SHORT PROBLEM 1 »
Quote, word for word, the part of the Plum Creek lease thread that opens with the words containing "## tommy jacobs" and closes with "job of that.".
SHORT PROBLEM 2 »
In the Plum Creek lease thread, by how much did the 308-acre lease in Jones County go up in total?

DOCUMENT SECTION »
+++++

# Plum Creek



## southernman13 (Mar 6, 2012)

Got a friend whominleasing from plum creek via someone else. I know this isn't the norm but that's the way it is. He being told they're raising dues by 60.00 on a 200 acre lease. Does anyone know if this is correct for this year. Thanks in advance


----------



## sevenmag (Mar 6, 2012)

My lease with them is the same as it has been for the last four years.


----------



## southernman13 (Mar 6, 2012)

For the info. What county r u n he's is webster


----------



## sevenmag (Mar 6, 2012)

I am in Randolph Co.


----------



## 12pointer (Mar 6, 2012)

I run a club in Clay County from Plum Creek and the lease this season will not be going up.


----------



## mscamp (Mar 6, 2012)

My lease is in Greene County and is not going up this year.


----------



## southernman13 (Mar 7, 2012)

Tenfo thanks for the info


----------



## Highintheshoulder (Mar 7, 2012)

My in Stewart went up 50 $


----------



## j_seph (Mar 9, 2012)

If I ain't wrong I believe the Plum Creek Lease specifically states no subleasing


----------



## southernman13 (Mar 10, 2012)

j_seph said:


> If I ain't wrong I believe the Plum Creek Lease specifically states no subleasing



As far as I know your right


----------



## Referee (Mar 10, 2012)

My 308 acre lease in Jones County went up one dollar an acre for a total increase  of $308 !!!!!!


----------



## rgastin3 (Mar 12, 2012)

I am looking at a 500+ acres that Plum Creek has for lease in Wilkes County an the asking price is around 12.50 per acre That seems kinka high too me thats the reasom I'm still looking
rgastin3@comcast.net


----------



## Model70 (Mar 12, 2012)

*lease cost*

12 bucks an acre is about average in that area...  especially if you have a creek,, or swamp...  If the land was nice looking , good access , you had good neighbors etc.....


----------



## HDDyna06 (Mar 12, 2012)

I accepted the Plum Creek Offer today. Going into our 5th year and still paying the same per acre as the 1st year. Already received the 2012 Stand Maps for Timber Harvest activities. No complaints here.


----------



## saw (Mar 15, 2012)

mine went up $1.00 per acre


----------



## Jim P (Mar 18, 2012)

Is it true that you can't plant food plots on Plume Creek property?


----------



## saw (Mar 18, 2012)

yes


----------



## tommy jacobs (Mar 19, 2012)

No, you can plant food plots, but you have to pay extra for them, just like the campers each year.


----------



## pkp844 (Mar 23, 2012)

Actually, you can plant all you want and if they cut they will try to not mess them up. you can pay a fee to have a designated foodplot, but there are stipulations to that. you have to keep it maintained and planted each year for a minimum amount of time. They clear cut over 1/3 of our property this year, and we dont pay the fee. But they asked us to mark off the plots and they would try to avoid them. they did a pretty decent job of that.

+++++

RECORDS »
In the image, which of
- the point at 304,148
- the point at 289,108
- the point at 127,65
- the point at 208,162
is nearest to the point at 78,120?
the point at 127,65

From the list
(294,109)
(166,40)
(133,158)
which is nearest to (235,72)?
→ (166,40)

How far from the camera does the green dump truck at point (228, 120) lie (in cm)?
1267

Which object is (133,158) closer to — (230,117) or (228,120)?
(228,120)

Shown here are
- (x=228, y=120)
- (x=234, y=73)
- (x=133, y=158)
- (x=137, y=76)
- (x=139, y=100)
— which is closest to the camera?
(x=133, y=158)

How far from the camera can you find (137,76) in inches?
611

+++++

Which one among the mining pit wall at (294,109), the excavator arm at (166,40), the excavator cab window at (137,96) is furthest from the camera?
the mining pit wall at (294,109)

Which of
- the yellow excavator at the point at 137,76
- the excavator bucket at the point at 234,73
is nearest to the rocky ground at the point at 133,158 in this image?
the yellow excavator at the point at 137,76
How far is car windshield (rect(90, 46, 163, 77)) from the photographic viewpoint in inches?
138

+++++

WRITTEN ANSWER 1 »
## tommy jacobs (Mar 19, 2012)

No, you can plant food plots, but you have to pay extra for them, just like the campers each year.


----------



## pkp844 (Mar 23, 2012)

Actually, you can plant all you want and if they cut they will try to not mess them up. you can pay a fee to have a designated foodplot, but there are stipulations to that. you have to keep it maintained and planted each year for a minimum amount of time. They clear cut over 1/3 of our property this year, and we dont pay the fee. But they asked us to mark off the plots and they would try to avoid them. they did a pretty decent job of that.

WRITTEN ANSWER 2 »
It went up $308 in total, one dollar an acre.